23.3513 · Interpellanza · 2023-05-02
Dipartimento della difesa, della protezione della popolazione e dello sport
Liquidato
Wortlaut
L'acquisto di un velivolo da trasporto militare, come ad esempio il CASA 295, è un acquisto sensato per l'Esercito svizzero per gli impieghi sovrani di aiuto e per il salvataggio dalle zone sinistrate?
Begründung
Le Forze aeree svizzere non possiedono alcun velivolo da trasporto militare multiuso. Fino ad oggi si è ritenuto che i velivoli da trasporto possano essere affittati o noleggiati in numero sufficiente, in quanto esiste una sovraccapacità di tali velivoli a livello mondiale.
Rispetto a un velivolo di proprietà, in caso di necessità il noleggio di un velivolo richiede un onere organizzativo. Ciò comporta dei ritardi fino all'inizio dell'impiego. Inoltre è più difficile che le unità d'impiego si possano esercitare sul velivolo a noleggio.
Le questioni concernenti la responsabilità e l'assegnazione vincolante del mandato sono critiche nel caso di velivoli immatricolati all'estero e con un equipaggio straniero. Il loro impiego in zone di crisi con un equipaggio svizzero armato potrebbe non essere chiarito in via definitiva dal punto di vista giuridico e politico.
La Svizzera è uno Stato sovrano con una propria politica estera. Un velivolo da trasporto di proprietà immatricolato in Svizzera e con un equipaggio svizzero terrebbe conto di questa politica estera. La Svizzera ha obblighi internazionali commisurati alla sua importanza internazionale.
Non siamo uno staterello.
Stellungnahme des Bundesrates
A seguito della crescente instabilità della situazione globale in materia di sicurezza, il Consiglio federale ritiene che la Svizzera debba disporre di sufficienti capacità di trasporto, comprese quelle garantite da velivoli da trasporto militari multiuso.
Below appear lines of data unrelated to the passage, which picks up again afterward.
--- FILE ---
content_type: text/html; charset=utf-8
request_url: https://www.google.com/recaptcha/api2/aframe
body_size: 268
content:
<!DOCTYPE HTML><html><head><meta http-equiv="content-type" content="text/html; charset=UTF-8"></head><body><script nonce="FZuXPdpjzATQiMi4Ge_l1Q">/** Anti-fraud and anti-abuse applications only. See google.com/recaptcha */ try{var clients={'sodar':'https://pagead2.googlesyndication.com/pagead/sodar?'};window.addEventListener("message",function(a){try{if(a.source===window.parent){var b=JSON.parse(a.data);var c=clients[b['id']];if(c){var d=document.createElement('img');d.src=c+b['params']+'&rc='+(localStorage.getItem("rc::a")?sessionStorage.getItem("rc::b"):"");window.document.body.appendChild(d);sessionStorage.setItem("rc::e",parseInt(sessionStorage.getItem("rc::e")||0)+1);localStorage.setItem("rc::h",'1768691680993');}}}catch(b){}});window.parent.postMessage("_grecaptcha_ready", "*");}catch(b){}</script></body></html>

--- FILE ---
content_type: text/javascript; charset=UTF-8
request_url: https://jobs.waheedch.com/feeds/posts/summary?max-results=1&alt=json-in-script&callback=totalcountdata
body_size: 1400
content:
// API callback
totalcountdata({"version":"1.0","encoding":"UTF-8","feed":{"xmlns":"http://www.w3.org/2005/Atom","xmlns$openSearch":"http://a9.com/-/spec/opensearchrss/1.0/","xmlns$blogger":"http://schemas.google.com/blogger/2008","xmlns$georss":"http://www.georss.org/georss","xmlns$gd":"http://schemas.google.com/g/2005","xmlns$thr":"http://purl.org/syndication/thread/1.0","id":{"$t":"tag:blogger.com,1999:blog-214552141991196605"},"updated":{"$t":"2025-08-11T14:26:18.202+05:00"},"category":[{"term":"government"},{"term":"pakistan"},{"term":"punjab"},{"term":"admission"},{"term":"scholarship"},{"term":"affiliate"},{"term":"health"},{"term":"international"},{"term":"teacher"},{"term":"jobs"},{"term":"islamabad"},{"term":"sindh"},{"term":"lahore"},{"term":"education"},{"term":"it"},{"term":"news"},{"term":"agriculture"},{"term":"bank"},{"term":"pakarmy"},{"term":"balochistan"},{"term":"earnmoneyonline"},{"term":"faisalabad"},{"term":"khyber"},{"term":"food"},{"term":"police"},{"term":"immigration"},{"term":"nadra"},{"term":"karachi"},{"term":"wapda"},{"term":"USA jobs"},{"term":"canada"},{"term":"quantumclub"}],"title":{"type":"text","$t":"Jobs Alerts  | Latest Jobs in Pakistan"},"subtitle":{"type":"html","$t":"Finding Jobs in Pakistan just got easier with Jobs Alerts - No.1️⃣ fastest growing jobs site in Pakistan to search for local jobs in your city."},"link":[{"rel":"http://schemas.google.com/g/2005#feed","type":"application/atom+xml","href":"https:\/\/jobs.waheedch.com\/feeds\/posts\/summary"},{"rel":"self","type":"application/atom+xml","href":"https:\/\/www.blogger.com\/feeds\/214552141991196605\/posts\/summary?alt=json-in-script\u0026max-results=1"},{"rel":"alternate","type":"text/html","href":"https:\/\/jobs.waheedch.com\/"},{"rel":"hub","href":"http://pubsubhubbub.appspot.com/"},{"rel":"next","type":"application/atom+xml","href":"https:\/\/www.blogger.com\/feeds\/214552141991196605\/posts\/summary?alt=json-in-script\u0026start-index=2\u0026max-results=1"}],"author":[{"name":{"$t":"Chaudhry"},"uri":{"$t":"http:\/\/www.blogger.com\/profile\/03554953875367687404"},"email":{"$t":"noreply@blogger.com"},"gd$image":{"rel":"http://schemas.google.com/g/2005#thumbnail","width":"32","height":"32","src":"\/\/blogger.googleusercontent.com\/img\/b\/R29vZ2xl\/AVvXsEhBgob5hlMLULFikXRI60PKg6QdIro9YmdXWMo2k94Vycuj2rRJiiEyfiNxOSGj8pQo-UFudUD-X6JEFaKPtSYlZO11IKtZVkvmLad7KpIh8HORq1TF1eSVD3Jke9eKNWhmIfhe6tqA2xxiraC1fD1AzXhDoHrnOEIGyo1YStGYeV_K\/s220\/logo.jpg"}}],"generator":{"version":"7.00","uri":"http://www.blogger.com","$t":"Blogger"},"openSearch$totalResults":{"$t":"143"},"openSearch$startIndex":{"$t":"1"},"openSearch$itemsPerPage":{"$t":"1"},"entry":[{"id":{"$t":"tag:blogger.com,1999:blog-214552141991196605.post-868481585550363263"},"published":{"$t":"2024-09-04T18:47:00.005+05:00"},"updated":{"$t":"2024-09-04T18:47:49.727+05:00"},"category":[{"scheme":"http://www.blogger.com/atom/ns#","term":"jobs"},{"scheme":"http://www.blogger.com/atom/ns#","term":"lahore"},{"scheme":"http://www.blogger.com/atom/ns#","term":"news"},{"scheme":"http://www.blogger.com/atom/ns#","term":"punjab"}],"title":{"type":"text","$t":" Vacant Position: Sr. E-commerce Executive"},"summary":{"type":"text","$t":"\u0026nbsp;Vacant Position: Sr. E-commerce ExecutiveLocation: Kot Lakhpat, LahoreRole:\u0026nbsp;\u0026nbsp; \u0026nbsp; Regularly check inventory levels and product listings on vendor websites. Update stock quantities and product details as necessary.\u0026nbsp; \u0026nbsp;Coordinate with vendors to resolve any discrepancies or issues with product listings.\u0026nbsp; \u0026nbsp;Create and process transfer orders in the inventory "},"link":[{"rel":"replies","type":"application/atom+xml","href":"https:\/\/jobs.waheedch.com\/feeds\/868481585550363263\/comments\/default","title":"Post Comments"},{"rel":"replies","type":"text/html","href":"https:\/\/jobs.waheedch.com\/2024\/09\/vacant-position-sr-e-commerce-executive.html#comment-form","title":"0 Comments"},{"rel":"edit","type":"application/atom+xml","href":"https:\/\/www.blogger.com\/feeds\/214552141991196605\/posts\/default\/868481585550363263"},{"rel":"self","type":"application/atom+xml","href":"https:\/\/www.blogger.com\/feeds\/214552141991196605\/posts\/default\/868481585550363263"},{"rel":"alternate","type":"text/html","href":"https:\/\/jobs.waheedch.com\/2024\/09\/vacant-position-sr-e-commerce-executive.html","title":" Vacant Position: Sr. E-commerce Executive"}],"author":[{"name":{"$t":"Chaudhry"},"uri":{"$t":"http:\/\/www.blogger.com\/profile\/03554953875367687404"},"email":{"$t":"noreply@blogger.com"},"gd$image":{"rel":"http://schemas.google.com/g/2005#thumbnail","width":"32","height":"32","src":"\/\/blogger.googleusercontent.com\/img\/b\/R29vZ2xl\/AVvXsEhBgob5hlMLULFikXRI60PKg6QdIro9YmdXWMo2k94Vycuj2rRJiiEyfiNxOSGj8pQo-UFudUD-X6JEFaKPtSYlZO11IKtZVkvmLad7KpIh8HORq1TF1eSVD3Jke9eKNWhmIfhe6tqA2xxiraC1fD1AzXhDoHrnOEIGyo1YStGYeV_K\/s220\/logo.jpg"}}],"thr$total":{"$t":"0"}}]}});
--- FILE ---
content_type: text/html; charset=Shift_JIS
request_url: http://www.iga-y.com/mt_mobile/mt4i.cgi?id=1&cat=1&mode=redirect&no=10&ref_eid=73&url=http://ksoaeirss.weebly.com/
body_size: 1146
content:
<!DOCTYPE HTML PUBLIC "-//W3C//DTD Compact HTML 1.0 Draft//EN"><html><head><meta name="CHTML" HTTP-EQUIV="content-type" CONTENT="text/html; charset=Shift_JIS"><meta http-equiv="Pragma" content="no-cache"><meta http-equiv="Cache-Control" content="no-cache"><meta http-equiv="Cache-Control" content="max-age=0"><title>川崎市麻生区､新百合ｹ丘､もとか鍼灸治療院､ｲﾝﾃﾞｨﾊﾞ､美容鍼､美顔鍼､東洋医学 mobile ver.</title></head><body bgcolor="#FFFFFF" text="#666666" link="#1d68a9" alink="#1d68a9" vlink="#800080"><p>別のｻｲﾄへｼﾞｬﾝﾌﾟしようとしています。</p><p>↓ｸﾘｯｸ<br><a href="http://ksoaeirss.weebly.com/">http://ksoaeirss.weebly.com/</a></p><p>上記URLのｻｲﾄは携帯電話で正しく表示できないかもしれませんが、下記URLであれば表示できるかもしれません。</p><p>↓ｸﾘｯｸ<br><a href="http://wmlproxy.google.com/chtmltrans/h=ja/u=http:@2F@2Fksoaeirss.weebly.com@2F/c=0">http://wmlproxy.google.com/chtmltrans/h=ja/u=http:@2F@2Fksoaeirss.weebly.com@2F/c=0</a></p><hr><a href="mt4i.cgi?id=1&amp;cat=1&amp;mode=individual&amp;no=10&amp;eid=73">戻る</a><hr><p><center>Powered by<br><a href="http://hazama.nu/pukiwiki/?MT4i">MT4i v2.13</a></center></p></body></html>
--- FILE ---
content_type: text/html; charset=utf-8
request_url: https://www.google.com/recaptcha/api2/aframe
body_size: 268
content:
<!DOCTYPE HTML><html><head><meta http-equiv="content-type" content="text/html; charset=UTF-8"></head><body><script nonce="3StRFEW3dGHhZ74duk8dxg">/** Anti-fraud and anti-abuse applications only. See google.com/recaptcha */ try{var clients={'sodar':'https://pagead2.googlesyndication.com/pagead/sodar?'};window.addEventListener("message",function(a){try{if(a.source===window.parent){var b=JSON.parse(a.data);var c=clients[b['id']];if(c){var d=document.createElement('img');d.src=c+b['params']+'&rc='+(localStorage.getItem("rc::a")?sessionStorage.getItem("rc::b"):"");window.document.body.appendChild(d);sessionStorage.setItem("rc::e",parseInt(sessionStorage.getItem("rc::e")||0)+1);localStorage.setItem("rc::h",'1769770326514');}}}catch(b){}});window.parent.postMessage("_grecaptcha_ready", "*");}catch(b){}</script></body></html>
Tali capacità possono essere ottenute sia con l’acquisto di grandi aerei da trasporto sia attraverso accordi di cooperazione.
Sette Stati europei (Germania, Francia, Spagna, Turchia, Gran Bretagna, Belgio e Lussemburgo) stanno per introdurre complessivamente 160 aerei da trasporto militari del tipo A400M. Come indicato nella risposta all’interpellanza 22.3987 Matter, in questo modo in Europa sarà creata una notevole capacità di trasporto aereo, di cui la Svizzera potrebbe beneficiare attraverso una cooperazione, senza doversi procurare essa stessa i mezzi corrispondenti. In tal modo sarebbe anche garantito l’accesso ai voli di evacuazione dalle zone di crisi e ridotto il rischio per quanto riguarda la disponibilità di tempo.
Dal momento che per motivi finanziari gli accordi di cooperazione sono più convenienti rispetto a un acquisto proprio, il DDPS sta attualmente conducendo colloqui di cooperazione con potenziali nazioni partner nel campo del trasporto aereo di persone e merci. Il DDPS presenterà al Consiglio federale un rapporto in tal merito entro il primo trimestre del 2024.
In considerazione dei colloqui di cooperazione in corso, allo stato attuale non è previsto alcun ampliamento delle nostre capacità nell’ambito delle grandi capacità di trasporto aereo.